The severity of CRS is classified by grade:
- Grade 1—no hypotension, hypoxia, or organ dysfunction; malaise, myalgias, arthralgias; supportive care only
- Grade 2—some signs of organ dysfunction (e.g., hypotension that does not require vasopressors and/or hypoxia requiring supplemental oxygen at 6 L/min [44%] or less)
- Grade 3—acute organ dysfunction; hypotension treated with IV fluids (defined as multiple fluid boluses for blood pressure support) or low-dose vasopressors; coagulopathy requiring fresh frozen plasma or cryoprecipitate or fibrinogen concentrate; hypoxia requiring more than 6 L/min supplemental oxygen
- Grade 4—life-threatening complications; shock requiring high-dose vasopressors; severe hypoxia requiring ventilator support
- Grade 5—death due solely to CRS
ICD-10-CM codes for CRS are based on the grades (see Table). Grades 3, 4, and 5 are classified as comorbidities/complications (CCs) impacting diagnosis-related group (DRG) assignment and severity of illness classification.

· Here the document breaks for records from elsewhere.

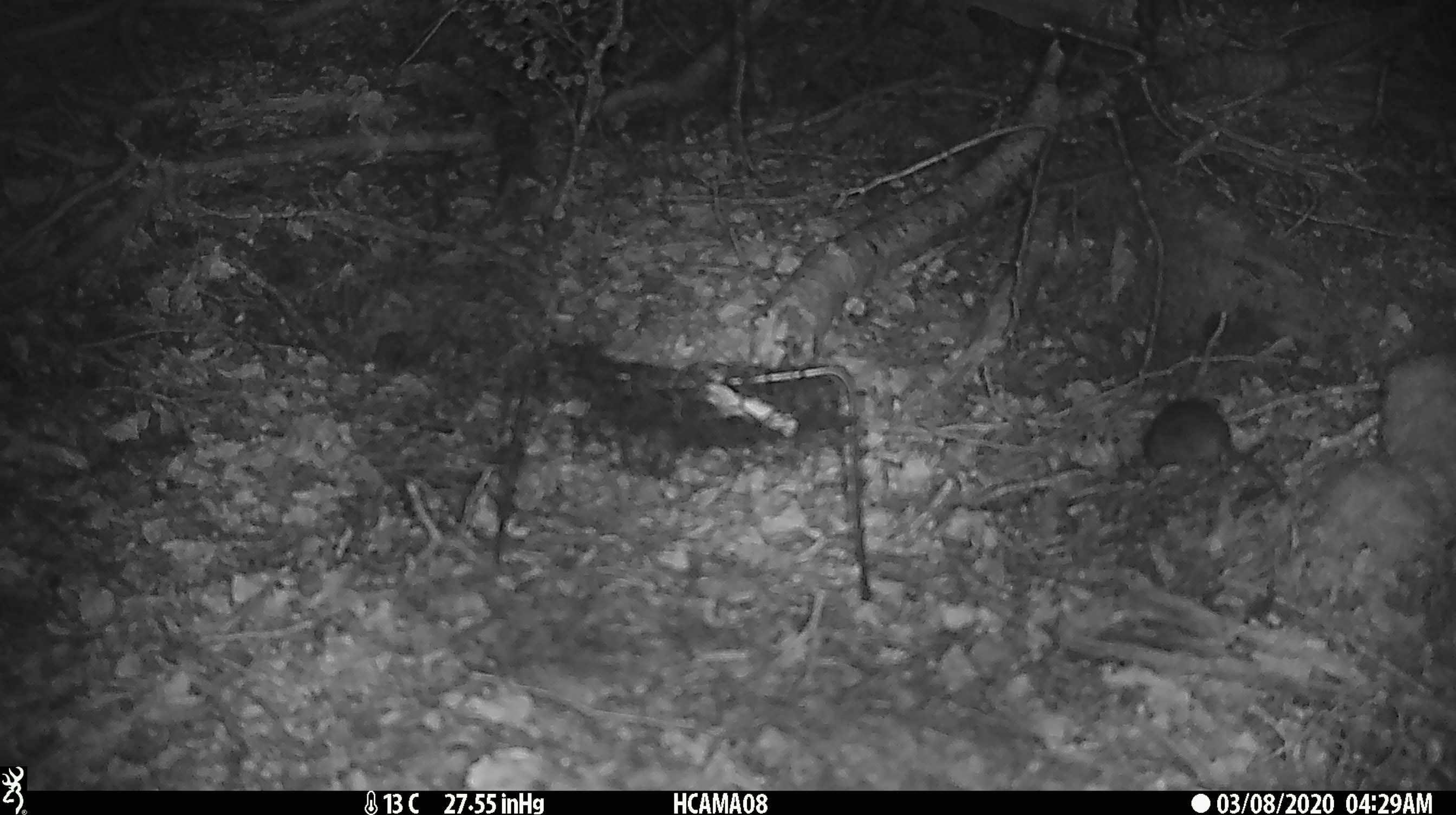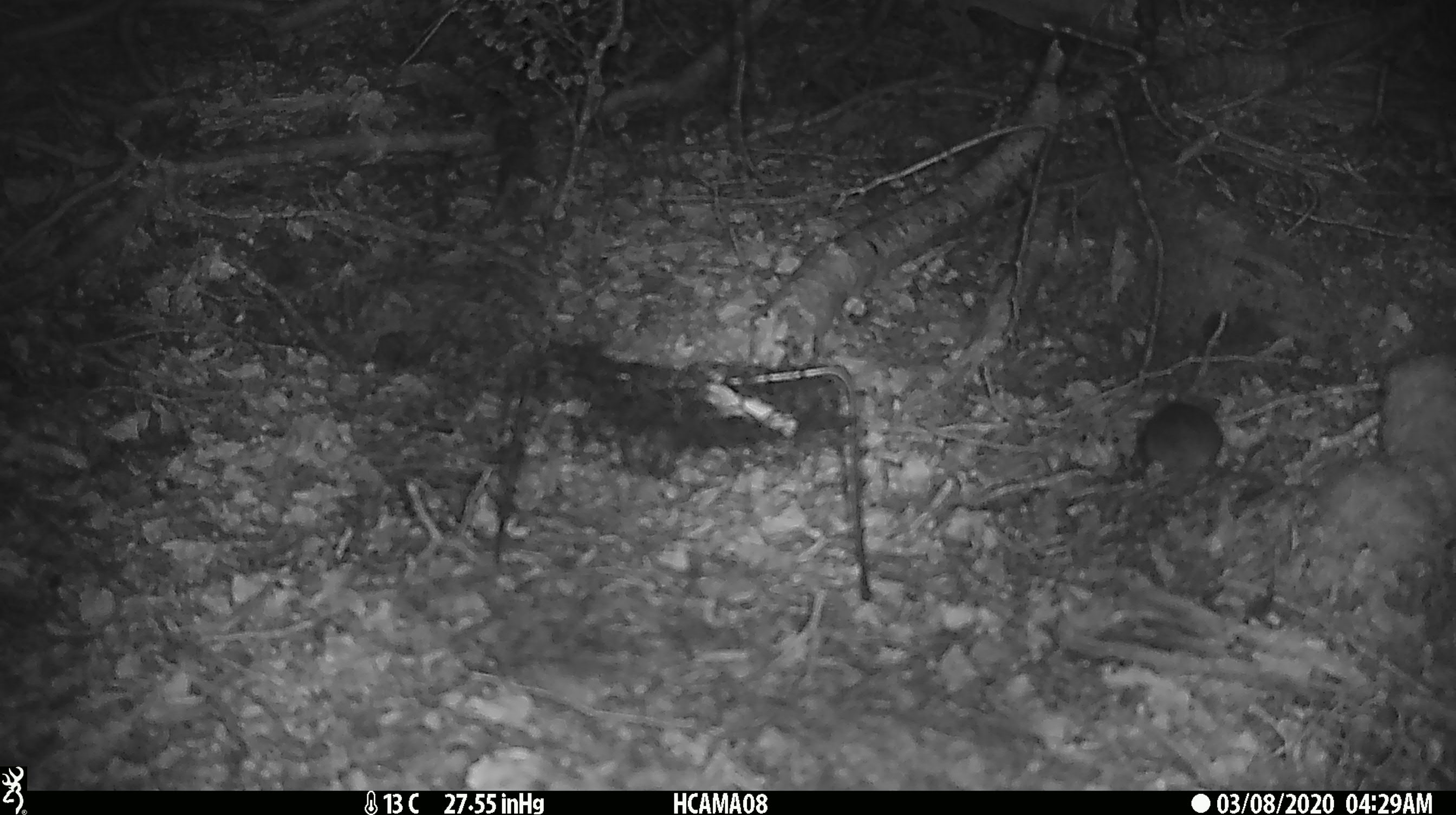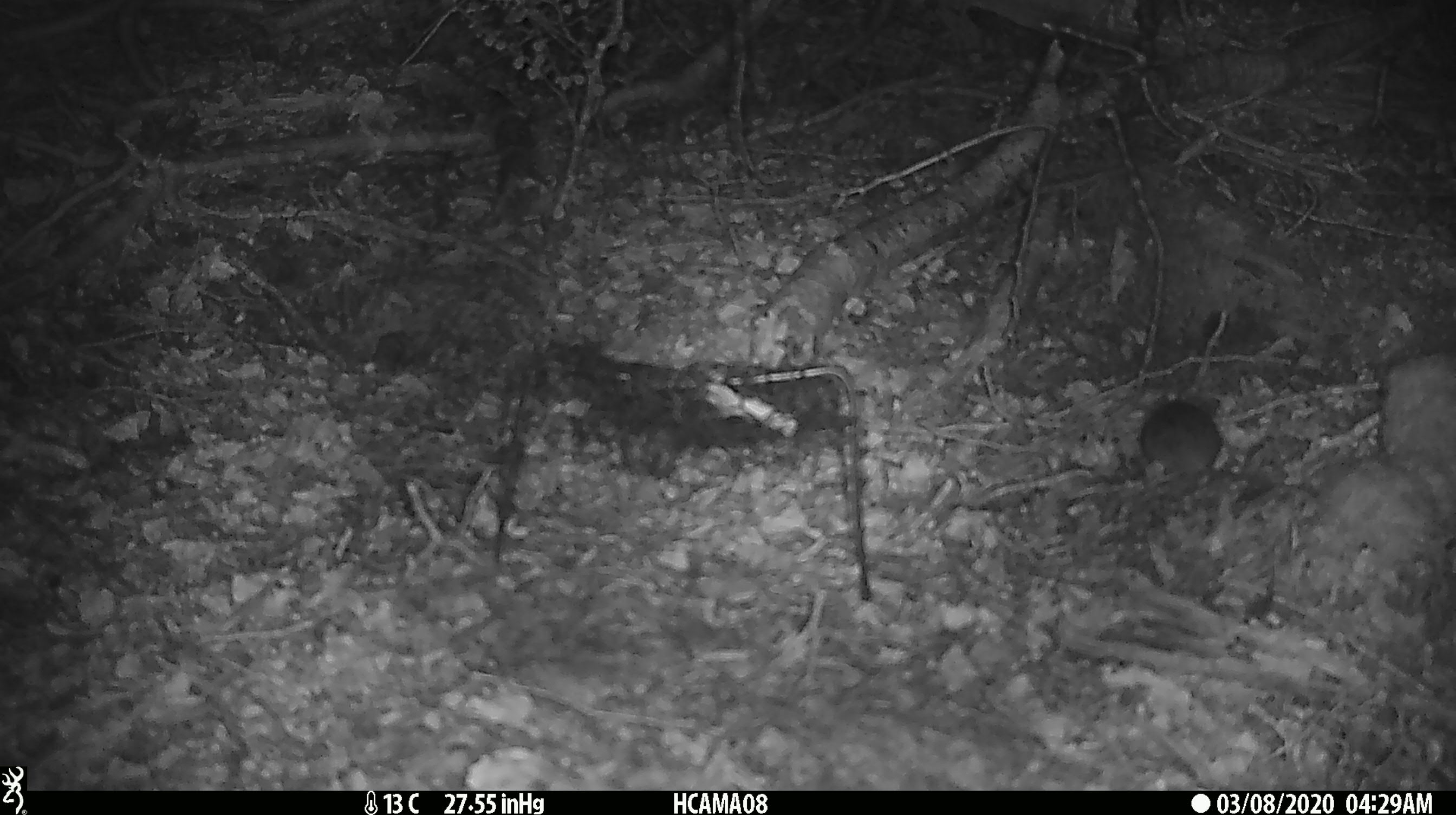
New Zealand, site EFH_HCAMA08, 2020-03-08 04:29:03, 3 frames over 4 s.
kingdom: Animalia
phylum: Chordata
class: Mammalia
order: Rodentia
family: Muridae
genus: Mus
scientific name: Mus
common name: mouse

The sequencing of CRS codes and the codes for causative conditions gets a little complicated. In almost all situations, the cause is sequenced first, followed by the CRS code. However, even though CRS is sequenced as a secondary diagnosis when caused by infusion of T-cell therapy or certain therapeutic antibodies or by allogeneic transplantation, an immunity disorder DRG (814-816) will be assigned based on CRS rather than the principal diagnosis. When CRS is due to COVID-19, the latter is sequenced as the principal diagnosis, resulting in a respiratory infection DRG.

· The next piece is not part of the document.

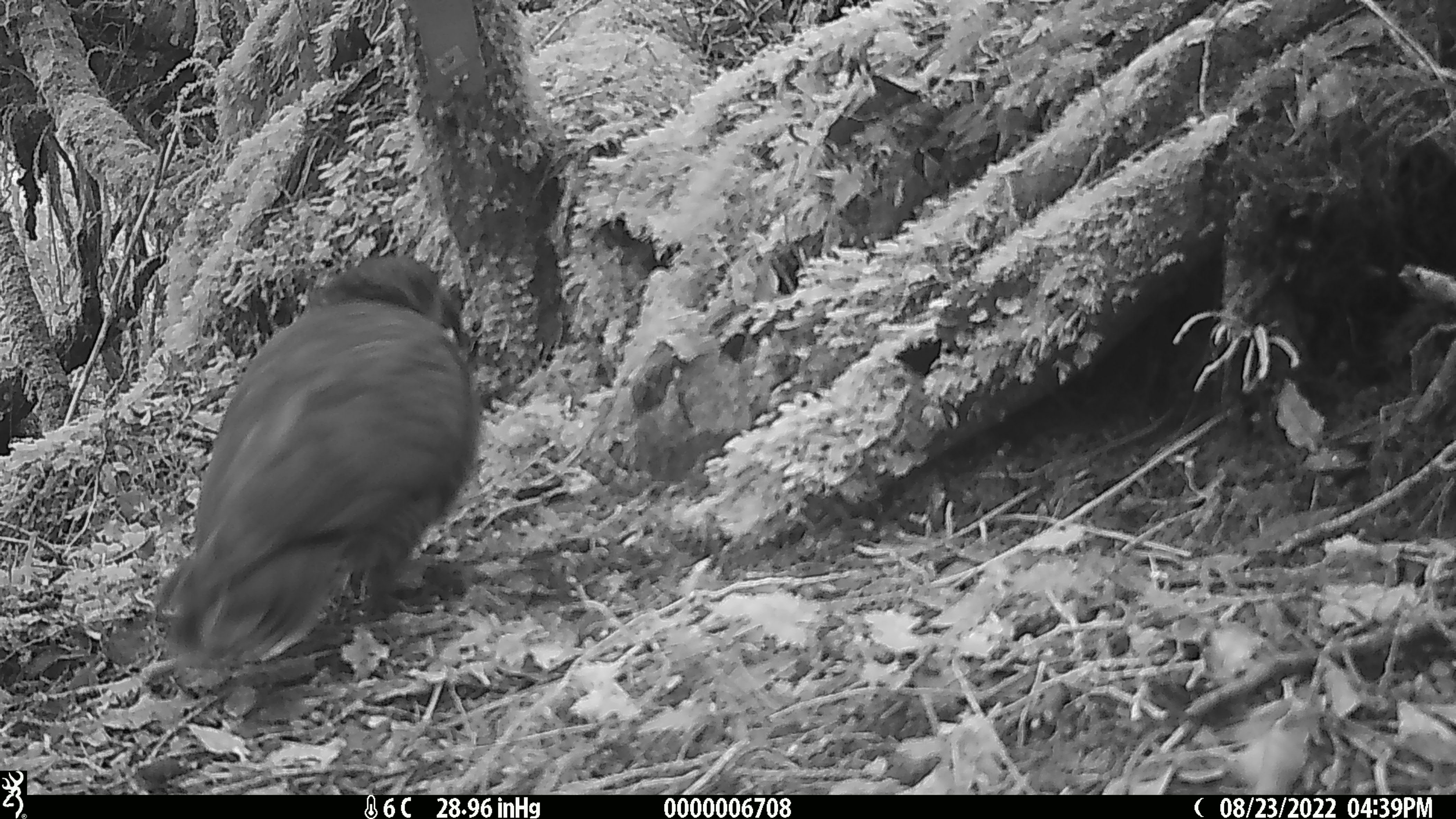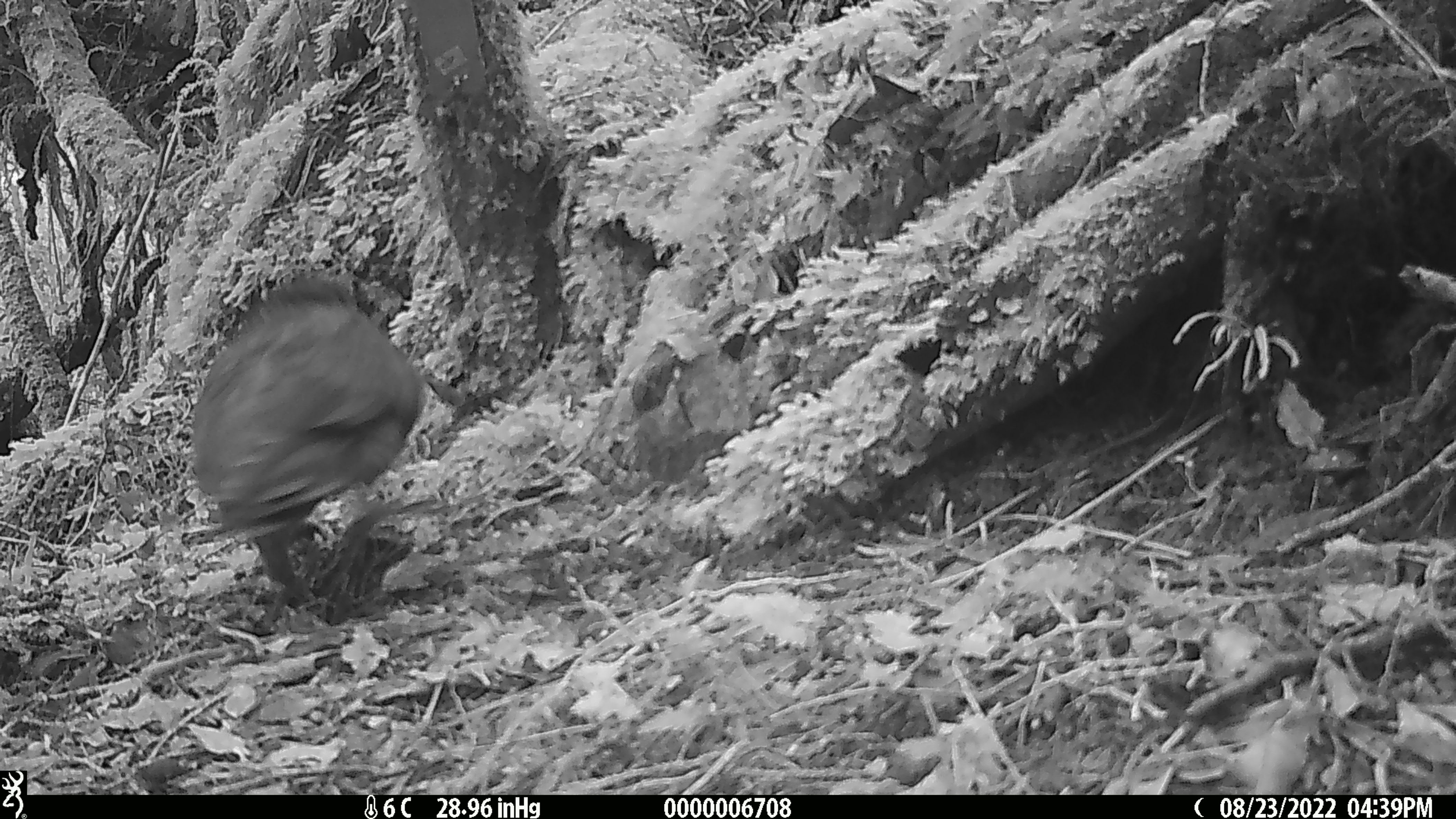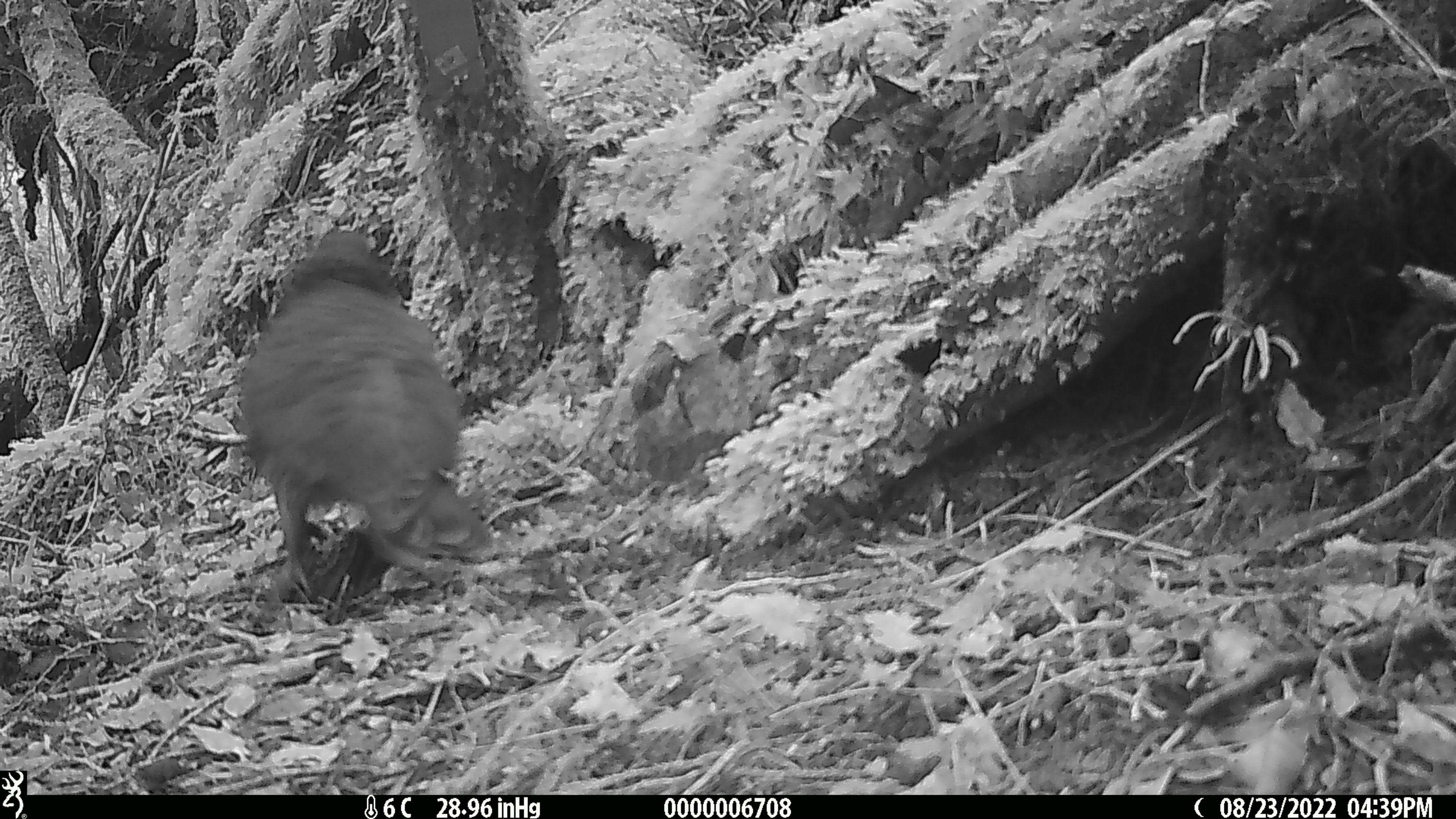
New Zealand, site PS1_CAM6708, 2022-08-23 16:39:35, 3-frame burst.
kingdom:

For example, CRS grade 3 due to chimeric antigen receptor T-cell therapy is coded with principal diagnosis code T80.89XA (Other complications following infusion, transfusion and therapeutic injection, initial encounter) with code D89.833 (CRS stage 3) as a secondary diagnosis. The DRG will be 816 (Immunity disorders without major CC). If CRS grade 3 is due to COVID-19 pneumonia, the following code sequence is assigned: U07.1 (COVID-19) first, followed by J12.89 (Other viral pneumonia) and D89.833 (CRS stage 3). The DRG will be 177 (Respiratory infections with major CC).